With Interactive Brokers, if you have a margin account and your base currency is Australian dollars like mine, and I want to buy US dollar stocks. The way it works in Interactive Brokers is I want to buy US dollar stocks, I’ve got Australian dollars in my account, but it’s a margin account. I don’t have to convert my Australian dollars to US dollars and then you use the US dollars to buy US stocks. You don’t have to do that.

What you do is you just buy Apple stock, which is in the US in US dollars and Interactive Brokers borrows, let’s say I buy $5,000 worth of Apple. Interactive Brokers borrows for me 5,000 US dollars and then uses those borrowed US dollars to buy Apple, so I have a short exposure on the US currency through the dollar loan. I have a long exposure on the US currency through the owning of the Apple asset. Those two net each other out as long as the share price doesn’t move. If the share price moves one way or the other, they get out of sync and there’s a little bit of currency risk. But when you open the trade, the currency risk is neutralized.
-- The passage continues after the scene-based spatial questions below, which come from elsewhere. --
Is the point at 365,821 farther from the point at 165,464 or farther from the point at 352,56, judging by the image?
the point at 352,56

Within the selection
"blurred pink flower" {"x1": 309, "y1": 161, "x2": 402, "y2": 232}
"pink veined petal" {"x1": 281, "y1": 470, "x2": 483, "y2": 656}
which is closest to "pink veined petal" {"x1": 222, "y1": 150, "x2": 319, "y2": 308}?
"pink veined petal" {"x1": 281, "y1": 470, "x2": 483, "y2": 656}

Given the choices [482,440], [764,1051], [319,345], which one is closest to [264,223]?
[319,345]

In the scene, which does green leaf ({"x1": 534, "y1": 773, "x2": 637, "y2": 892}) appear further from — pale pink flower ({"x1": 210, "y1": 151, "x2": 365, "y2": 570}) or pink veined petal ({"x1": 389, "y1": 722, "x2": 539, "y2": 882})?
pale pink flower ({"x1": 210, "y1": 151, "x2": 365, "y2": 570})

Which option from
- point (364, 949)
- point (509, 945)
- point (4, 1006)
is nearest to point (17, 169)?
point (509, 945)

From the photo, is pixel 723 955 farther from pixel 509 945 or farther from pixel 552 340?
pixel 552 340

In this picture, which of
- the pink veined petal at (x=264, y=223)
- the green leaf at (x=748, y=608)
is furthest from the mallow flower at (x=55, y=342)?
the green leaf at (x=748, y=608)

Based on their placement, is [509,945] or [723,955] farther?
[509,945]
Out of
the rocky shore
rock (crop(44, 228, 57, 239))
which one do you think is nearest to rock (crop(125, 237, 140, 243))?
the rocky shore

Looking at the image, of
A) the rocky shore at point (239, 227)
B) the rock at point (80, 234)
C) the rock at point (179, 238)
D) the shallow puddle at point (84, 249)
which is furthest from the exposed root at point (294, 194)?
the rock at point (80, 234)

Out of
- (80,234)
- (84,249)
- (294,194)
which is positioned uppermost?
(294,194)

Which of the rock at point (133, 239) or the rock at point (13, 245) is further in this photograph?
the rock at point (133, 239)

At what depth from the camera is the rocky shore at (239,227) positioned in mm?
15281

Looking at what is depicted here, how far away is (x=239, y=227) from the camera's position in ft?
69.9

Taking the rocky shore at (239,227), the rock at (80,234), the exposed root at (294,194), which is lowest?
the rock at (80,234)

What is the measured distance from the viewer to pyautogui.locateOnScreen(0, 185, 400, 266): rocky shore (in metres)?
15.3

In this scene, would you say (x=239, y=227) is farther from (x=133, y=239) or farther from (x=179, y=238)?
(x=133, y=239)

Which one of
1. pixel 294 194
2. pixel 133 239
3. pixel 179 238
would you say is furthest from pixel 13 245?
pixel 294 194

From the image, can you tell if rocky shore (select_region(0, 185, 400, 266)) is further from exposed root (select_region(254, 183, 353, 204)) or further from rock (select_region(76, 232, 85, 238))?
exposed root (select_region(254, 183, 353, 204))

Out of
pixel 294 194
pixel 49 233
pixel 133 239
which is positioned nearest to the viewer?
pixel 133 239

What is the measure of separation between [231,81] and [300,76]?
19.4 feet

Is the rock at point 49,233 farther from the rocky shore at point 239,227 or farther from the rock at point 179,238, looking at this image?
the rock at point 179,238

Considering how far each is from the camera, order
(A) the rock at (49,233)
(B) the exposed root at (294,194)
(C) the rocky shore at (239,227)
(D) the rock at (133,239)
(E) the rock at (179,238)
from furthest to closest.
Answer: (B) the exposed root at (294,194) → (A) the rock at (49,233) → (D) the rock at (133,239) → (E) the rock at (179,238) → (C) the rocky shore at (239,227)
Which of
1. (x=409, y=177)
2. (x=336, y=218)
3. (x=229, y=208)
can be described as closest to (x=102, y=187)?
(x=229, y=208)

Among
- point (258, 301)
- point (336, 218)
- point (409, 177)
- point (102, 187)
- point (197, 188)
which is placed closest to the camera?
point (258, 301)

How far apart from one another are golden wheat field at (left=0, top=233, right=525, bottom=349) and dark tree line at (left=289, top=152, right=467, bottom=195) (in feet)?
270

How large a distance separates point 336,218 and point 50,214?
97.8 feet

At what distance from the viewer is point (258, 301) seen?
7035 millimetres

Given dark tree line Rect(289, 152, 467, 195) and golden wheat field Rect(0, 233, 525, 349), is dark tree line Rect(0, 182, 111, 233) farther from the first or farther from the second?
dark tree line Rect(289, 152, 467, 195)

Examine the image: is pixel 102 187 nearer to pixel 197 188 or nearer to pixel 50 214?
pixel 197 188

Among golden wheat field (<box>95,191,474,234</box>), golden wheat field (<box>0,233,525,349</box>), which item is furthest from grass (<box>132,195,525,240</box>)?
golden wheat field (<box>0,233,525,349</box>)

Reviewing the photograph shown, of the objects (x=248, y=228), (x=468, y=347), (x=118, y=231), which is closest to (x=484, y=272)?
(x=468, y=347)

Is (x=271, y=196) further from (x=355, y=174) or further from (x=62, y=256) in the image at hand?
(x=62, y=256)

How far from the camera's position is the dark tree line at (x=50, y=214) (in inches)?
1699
If it’s a cash account and you’ve got Australian dollars and you want to buy 5,000 US dollars worth of Apple, you have to convert to 5,000 US dollars and then you use the 5,000 US dollars to buy the 5,000 US dollars worth of Apple. You have made a conversion, therefore if the currencies fluctuate, you have currency risk. Because there’s no short position in the currency, in the long position of setting each other like there was in the margin account.